▸ **文書抜粋**
■ ■ ■
電子輸送層7は、電界を与えられた電極間において陰極9から注入された電子を効率よく発光層5の方向に輸送することができる化合物より形成される。電子輸送層7に用いられる電子輸送性化合物としては、陰極9または電子注入層8からの電子注入効率が高く、かつ、高い電子移動度を有し注入された電子を効率よく輸送することができる化合物であることが必要である。
【0214】
このような条件を満たす材料としては、8−ヒドロキシキノリンのアルミニウム錯体などの金属錯体(特開昭59−194393号公報)、10−ヒドロキシベンゾ[h]キノリンの金属錯体、オキサジアゾール誘導体、ジスチリルビフェニル誘導体、シロール誘導体、3−または5−ヒドロキシフラボン金属錯体、ベンズオキサゾール金属錯体、ベンゾチアゾール金属錯体、トリスベンズイミダゾリルベンゼン(米国特許第5,645,948号)、キノキサリン化合物(特開平6−207169号公報)、フェナントロリン誘導体(特開平5−331459号公報)、2−t−ブチル−9,10−N,N’−ジシアノアントラキノンジイミン、n型水素化非晶質炭化シリコン、n型硫化亜鉛、n型セレン化亜鉛などが挙げられる。
【0215】
電子輸送層7の膜厚は、通常下限は1nm、好ましくは5nm程度であり、上限は通常300nm、好ましくは100nm程度である。
【0216】
電子輸送層7は、前記と同様にして湿式成膜法、或いは真空蒸着法により正孔阻止層6上に積層することにより形成されるが、通常は、真空蒸着法が用いられる。
【0217】
[8]電子注入層
電子注入層8は、陰極9から注入された電子を効率良く、電子輸送層7または有機発光層5へ注入する役割を果たす。
電子注入を効率よく行うには、電子注入層8を形成する材料は、仕事関数の低い金属が好ましい。例としては、ナトリウムやセシウム等のアルカリ金属、バリウムやカルシウムなどのアルカリ土類金属等が用いられる。その膜厚は通常0.1nm以上、5nm以下が好ましい。
■ ■ ■
▸ **記録データ**
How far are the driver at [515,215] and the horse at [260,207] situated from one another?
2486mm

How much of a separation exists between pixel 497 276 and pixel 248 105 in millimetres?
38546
■ ■ ■
▸ **作業内容**
(a) 電子輸送層と電子注入層に関する文書抜粋の「電子輸送層7は、電界を与えら」から「は、真空蒸着法が用いられる。」までを、「真空蒸着法」を「真空成膜法」に置き換えて書き直してください。
(b) 電子輸送層と電子注入層に関する文書抜粋を、最後の文の後から書き足してください。
記録データの行は使わなくてかまいません。

▸ **課題の解答**
(a)
電子輸送層7は、電界を与えられた電極間において陰極9から注入された電子を効率よく発光層5の方向に輸送することができる化合物より形成される。電子輸送層7に用いられる電子輸送性化合物としては、陰極9または電子注入層8からの電子注入効率が高く、かつ、高い電子移動度を有し注入された電子を効率よく輸送することができる化合物であることが必要である。
【0214】
このような条件を満たす材料としては、8−ヒドロキシキノリンのアルミニウム錯体などの金属錯体(特開昭59−194393号公報)、10−ヒドロキシベンゾ[h]キノリンの金属錯体、オキサジアゾール誘導体、ジスチリルビフェニル誘導体、シロール誘導体、3−または5−ヒドロキシフラボン金属錯体、ベンズオキサゾール金属錯体、ベンゾチアゾール金属錯体、トリスベンズイミダゾリルベンゼン(米国特許第5,645,948号)、キノキサリン化合物(特開平6−207169号公報)、フェナントロリン誘導体(特開平5−331459号公報)、2−t−ブチル−9,10−N,N’−ジシアノアントラキノンジイミン、n型水素化非晶質炭化シリコン、n型硫化亜鉛、n型セレン化亜鉛などが挙げられる。
【0215】
電子輸送層7の膜厚は、通常下限は1nm、好ましくは5nm程度であり、上限は通常300nm、好ましくは100nm程度である。
【0216】
電子輸送層7は、前記と同様にして湿式成膜法、或いは真空成膜法により正孔阻止層6上に積層することにより形成されるが、通常は、真空成膜法が用いられる。

(b)
【0218】
更に、後述するバソフェナントロリン等の含窒素複素環化合物や8−ヒドロキシキノリンのアルミニウム錯体などの金属錯体に代表される有機電子輸送材料に、ナトリウム、カリウム、セシウム、リチウム、ルビジウム等のアルカリ金属をドープする(特開平10−270171号公報、特開2002−100478号公報、特開2002−100482号公報などに記載)ことにより、電子注入・輸送性が向上し優れた膜質を両立させることが可能となるため好ましい。この場合の膜厚は通常、5nm以上、好ましくは10nm以上、また、通常200nm以下、好ましくは100nm以下の範囲である。
【0219】
電子注入層8は、湿式成膜法或いは真空蒸着法により、有機発光層5またはその上の正孔阻止層6上に積層することにより形成される。
【0220】
湿式成膜法の場合の詳細は、正孔注入層3および有機発光層5の場合と同様である。
一方、真空蒸着法の場合には、真空容器内に設置されたるつぼまたは金属ボートに蒸着源を入れ、真空容器内を適当な真空ポンプで10−4Pa程度にまで排気した後、るつぼまたは金属ボートを加熱して蒸発させ、るつぼまたは金属ボートと向き合って置かれた基板上の有機発光層5、正孔阻止層6または電子輸送層7上に電子注入層8を形成する。
【0221】
電子注入層としてのアルカリ金属の蒸着は、クロム酸アルカリ金属と還元剤をニクロムに充填したアルカリ金属ディスペンサーを用いて行う。このディスペンサーを真空容器内で加熱することにより、クロム酸アルカリ金属が還元されてアルカリ金属が蒸発される。有機電子輸送材料とアルカリ金属とを共蒸着する場合は、有機電子輸送材料を真空容器内に設置されたるつぼに入れ、真空容器内を適当な真空ポンプで10−4Pa程度にまで排気した後、各々のるつぼおよびディスペンサーを同時に加熱して蒸発させ、るつぼおよびディスペンサーと向き合って置かれた基板上に電子注入層8を形成する。
このとき、電子注入層8の膜厚方向において均一に共蒸着されるが、膜厚方向において濃度分布があっても構わない。
【0222】
[9]陰極
陰極9は、有機発光層5側の層(電子注入層8または有機発光層5など)に電子を注入する役割を果たす。陰極9の材料としては、前記の陽極2に使用される材料を用いることが可能であるが、効率良く電子注入を行うには、仕事関数の低い金属が好ましく、スズ、マグネシウム、インジウム、カルシウム、アルミニウム、銀等の適当な金属またはそれらの合金が用いられる。具体例としては、マグネシウム−銀合金、マグネシウム−インジウム合金、アルミニウム−リチウム合金等の低仕事関数合金電極が挙げられる。
【0223】
陰極9の膜厚は通常、陽極2と同様である。
【0224】
低仕事関数金属から成る陰極を保護する目的で、この上に更に、仕事関数が高く大気に対して安定な金属層を積層すると、素子の安定性が増すので好ましい。この目的のために、アルミニウム、銀、銅、ニッケル、クロム、金、白金等の金属が使われる。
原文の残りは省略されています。